Research has proven that there is a high correlation between school attendance and academic performance and success.
Absence from school is often the greatest single cause of poor performance and achievement.
We asked our children why it is important to come to school and below are some of their replies.
Stuart - 'We have to come everyday so that we don't get confused about phonics.'
Mia - 'Coming everyday make your brain stronger.'
Ivy - 'We come everyday to get better at the things we are not good at, like maths.'
Why is it so important to attend every day?
Learning is a progressive activity; each day’s lessons build upon those of the previous day(s).
Reading the material and completing work independently does not compensate for direct interaction with the teacher.
Many classes use discussions, demonstrations, experiments and participation as part of the daily learning activities, and these cannot be made up by those who are absent.
Are there other benefits to my child?
Pupils with good attendance records generally achieve higher grades and enjoy school more.
Having a good education will help to give your child the best possible start in life.
Regular school attendance patterns encourage the development of other responsible patterns of behaviour.
What are the risks of frequent absences?
A child who does not attend school regularly will be unlikely to keep up with the work.

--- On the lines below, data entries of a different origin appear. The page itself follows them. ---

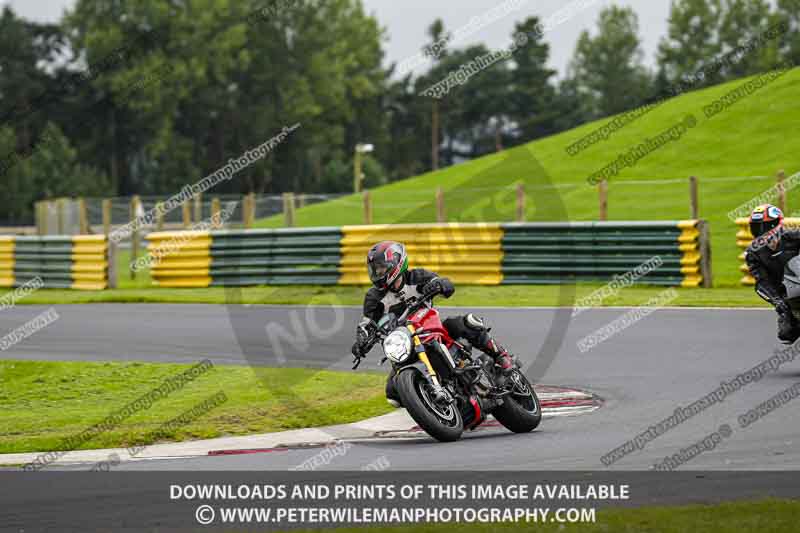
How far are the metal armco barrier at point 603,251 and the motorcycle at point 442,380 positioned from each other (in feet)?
41.1

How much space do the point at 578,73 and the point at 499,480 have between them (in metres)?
118

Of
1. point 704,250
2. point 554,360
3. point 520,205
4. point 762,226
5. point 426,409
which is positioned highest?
point 520,205

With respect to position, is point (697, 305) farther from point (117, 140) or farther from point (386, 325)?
point (117, 140)

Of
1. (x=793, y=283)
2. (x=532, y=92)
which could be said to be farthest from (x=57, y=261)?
(x=532, y=92)

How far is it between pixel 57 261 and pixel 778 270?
19.3 m

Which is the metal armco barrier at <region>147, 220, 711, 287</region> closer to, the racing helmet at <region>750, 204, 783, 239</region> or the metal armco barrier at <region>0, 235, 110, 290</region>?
the metal armco barrier at <region>0, 235, 110, 290</region>

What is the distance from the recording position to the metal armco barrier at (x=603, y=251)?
2214cm

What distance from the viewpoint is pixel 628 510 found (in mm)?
6844

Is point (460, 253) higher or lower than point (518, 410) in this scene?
higher

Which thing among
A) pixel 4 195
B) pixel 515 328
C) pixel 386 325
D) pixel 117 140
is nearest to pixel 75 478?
pixel 386 325

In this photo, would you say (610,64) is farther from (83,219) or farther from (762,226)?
(762,226)

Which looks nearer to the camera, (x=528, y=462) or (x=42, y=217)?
(x=528, y=462)

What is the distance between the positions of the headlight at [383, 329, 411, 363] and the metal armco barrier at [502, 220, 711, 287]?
13374 millimetres

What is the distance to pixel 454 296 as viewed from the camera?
22391 mm
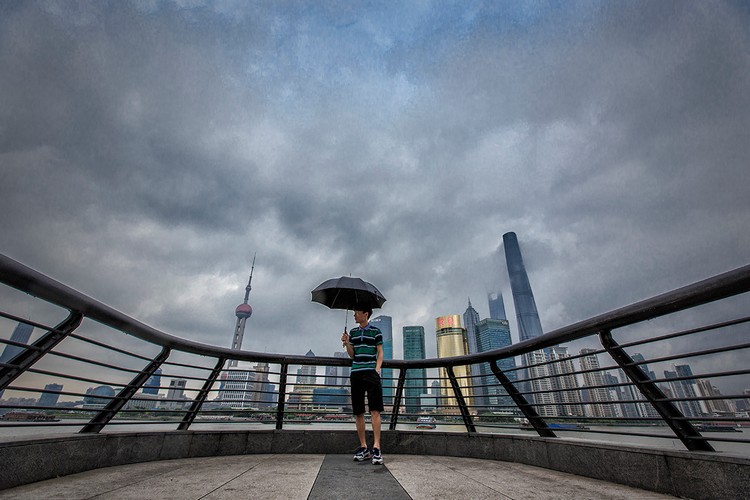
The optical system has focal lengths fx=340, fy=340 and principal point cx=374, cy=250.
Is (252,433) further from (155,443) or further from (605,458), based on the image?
(605,458)

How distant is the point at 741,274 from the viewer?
197cm

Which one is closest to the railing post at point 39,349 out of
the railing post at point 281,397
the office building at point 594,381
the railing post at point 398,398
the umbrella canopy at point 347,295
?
the railing post at point 281,397

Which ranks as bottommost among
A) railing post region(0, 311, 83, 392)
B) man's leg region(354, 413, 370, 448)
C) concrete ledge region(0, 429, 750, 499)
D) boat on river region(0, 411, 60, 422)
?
concrete ledge region(0, 429, 750, 499)

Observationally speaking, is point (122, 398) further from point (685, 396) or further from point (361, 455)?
point (685, 396)

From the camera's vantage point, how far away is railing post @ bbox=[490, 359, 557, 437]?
141 inches

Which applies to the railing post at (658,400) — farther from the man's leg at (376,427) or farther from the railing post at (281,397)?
the railing post at (281,397)

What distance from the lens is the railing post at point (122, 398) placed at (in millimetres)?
2951

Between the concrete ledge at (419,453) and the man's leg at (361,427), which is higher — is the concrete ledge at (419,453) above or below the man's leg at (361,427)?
below

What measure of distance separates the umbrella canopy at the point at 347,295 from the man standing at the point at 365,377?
0.53 m

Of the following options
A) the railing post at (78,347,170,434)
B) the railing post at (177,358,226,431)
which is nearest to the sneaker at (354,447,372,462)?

The more pupils miss school, the lower their grades; the lower their grades, the less they want to stay in school.
What can parents do to help?
- Parents must model the value of education, including the importance of regular attendance.
- Make sure that your child goes to school regularly and arrives on time-you will establish a good habit that they will carry through life.
- If your child starts missing school, work with the school to put things right. Make sure your child understands that you do not approve of him/her missing school.
- If your child is ill or must miss school for some other reason, contact school immediately. If you ask for home learning, make sure your child completes it.
- Do not expect school to approve of shopping trips, birthday treats etc. during school hours. Arrange family holidays so that your child will not miss any learning.
- Take an interest in your child’s school work and be involved in the school as much as possible-your child will value school more if you do.
Leave of Absence in Term Time
From 1st September 2013, a change to government legislation means that schools are no longer allowed to authorise requests for children to be taken out of school for a holiday during term time.
Requests for leave can only be granted by schools if there are “exceptional circumstances” and holidays are not considered exceptional. Requests for leave must be made to the Headteacher in advance, as the Department for Education has told schools that they cannot authorise any absences after they have been taken.
A penalty notice is a fine to parents or carers if they fail to ensure that their child/ren attend school regularly.
If a penalty notice is issued, it will be one fine to cover the whole period of the absence. So the fine would be the same amount for an absence of five days or 10 days. For example, a parent could be issued with £60.00 fine if their child misses one day of school each week over a five week period, whilst another parent might be issued the same fine for one two-week block of absence.
Penalty fines are £60.00 per child per parent if paid within 21 days, and £120 if paid between 22 and 28 days. If the fine is not paid, parents will be reported for prosecution.